The hunt for the perfect potato (TVO.org)

In 1980, potato breeder extraordinaire and University of Guelph alumnus Garnet (Gary) Johnston unleashed a new strain of potato on the commercial world: the now-legendary Yukon Gold. Its robust yellow flesh and eye-free skin made it a crossover success, topping the charts for mashed, baked and fried alike.

Johnston created many other potato strains throughout his career — Huron, Nipigon, Rideau, Simcoe, Conestoga, Eramosa, Saginaw Gold, to name a few — but the Yukon Gold dwarfed them all in popularity. Harrowsmith ran a feature. Johnston worked the national interview circuit on radio and TV. Potato growers emblazoned their potato sacks with the name “Yukon Gold.”

The strain became — and remains — one of the most widely grown and consumed potatoes across North America, Europe and the Pacific Rim.

For more than three decades, no new potato strain has come close to achieving Yukon Gold’s level of fame and fortune.

But that hasn’t stopped people from trying. Plant breeders want to develop new varieties to address almost every potato-related problem — drought, disease, shipping standards, storage, climate change, and evolving quality standards for major potato markets. As Gary Johnston did before them, today’s breeders passionately pursue new standards in potato excellence.

“The new Yukon Gold could be sitting in a field right now. And we hope it is,” says J. Alan Sullivan, a professor in the department of plant agriculture at the University of Guelph. “In a breeding program it takes 14 years from when we create a new strain, to identifying something that has commercial value.”

Sullivan and other University of Guelph researchers work closely with the Potato Breeding Program at Agriculture and Agri-Food Canada and use classical cross-breeding methods as opposed to high-tech genetic modification.

Sullivan says other research programs that have experimented with genetic modification have not had much commercial success, in part because major companies like McCain and McDonald’s reject them due to customer discomfort with the process.

Conventional cross-breeding unites strains with different desirable qualities, in the hopes that their descendants will embody the best of both. Each new cross is grown, tested and grown again on an ever-increasing scale.

Potatoes take longer than many species to test, because they are “vegetatively propagated,” meaning that they have to keep harvesting and replanting – researchers can’t just dip into a bag of seeds to plant and test in different environments.

Once breeders are confident that they have something worthy of commercial testing it still takes a few more growing seasons before a new strain arrives in the shops.

Potatoes have a better nutrient profile and higher yield than rice, but rice remains much more widely consumed, largely because it is easier to store. Potatoes also demonstrate unusual versatility. Not only can they be baked, boiled, roasted, scalloped and mashed, but they also become soups, pies, vodka, skordalia, french fries and potato chips.

For the home market, breeders are working on developing a versatile Yukon-Gold style potato with better disease and pest resistance, better adaptability to climate variation, and higher yield. But certain commercial sectors are looking for other specific qualities in their dream potato.
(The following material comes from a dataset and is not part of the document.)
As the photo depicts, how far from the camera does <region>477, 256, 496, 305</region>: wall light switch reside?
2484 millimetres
The Canadian potato chip industry, for instance, would like to have locally sourced potatoes available year round.

“Virtually all of our potatoes are supplied by Canadian farmers except when supply is unavailable and product must be sourced elsewhere,” says Frito Lay spokesperson Sheri Morgan. She says there are only about four weeks each year when no local potatoes are available, but they’d like to cut that to zero. “We are working hard to minimize the need to source potatoes elsewhere by developing prolonged storage and early harvest methods.”

Storage methods don’t merely involve building a better warehouse. It also means building a better potato. The longer a spud sits, the more of its starches turn to sugars. Frying sugary potatoes turns them dark brown and bitter. Sullivan is working to create breeds that keep their starches longer.

While a more storable potato would postpone the beginning of the seasonal spud shortage, earlier planting and quicker maturing can hasten its end.

Of course, it’s more complicated: earlier harvests tend to mean smaller potatoes and lower yields. Frito Lay needs potatoes about the size of a baseball — no larger and no smaller. They also need 17 to 21 per cent solids in each potato, to ensure the correct crunch in the final product. These and many other factors make it no small task to breed the perfect chip potato.

To the average consumer, a bag of potatoes might seem like the essence of mundaneness. But Sullivan says people can easily miss the mountain of achievement behind a pile of potatoes.

“They’re not seeing everything we rejected. They don’t see the potatoes that had a poor consistency, or didn’t bake well. They’re seeing the best of the best of the best,” he says. “That potato did not get on the shelf by accident. Everything was carefully tested and planned all along its history.”

Journalist and author Patchen Barss has written, edited and produced stories about science, research and culture for more than 20 years.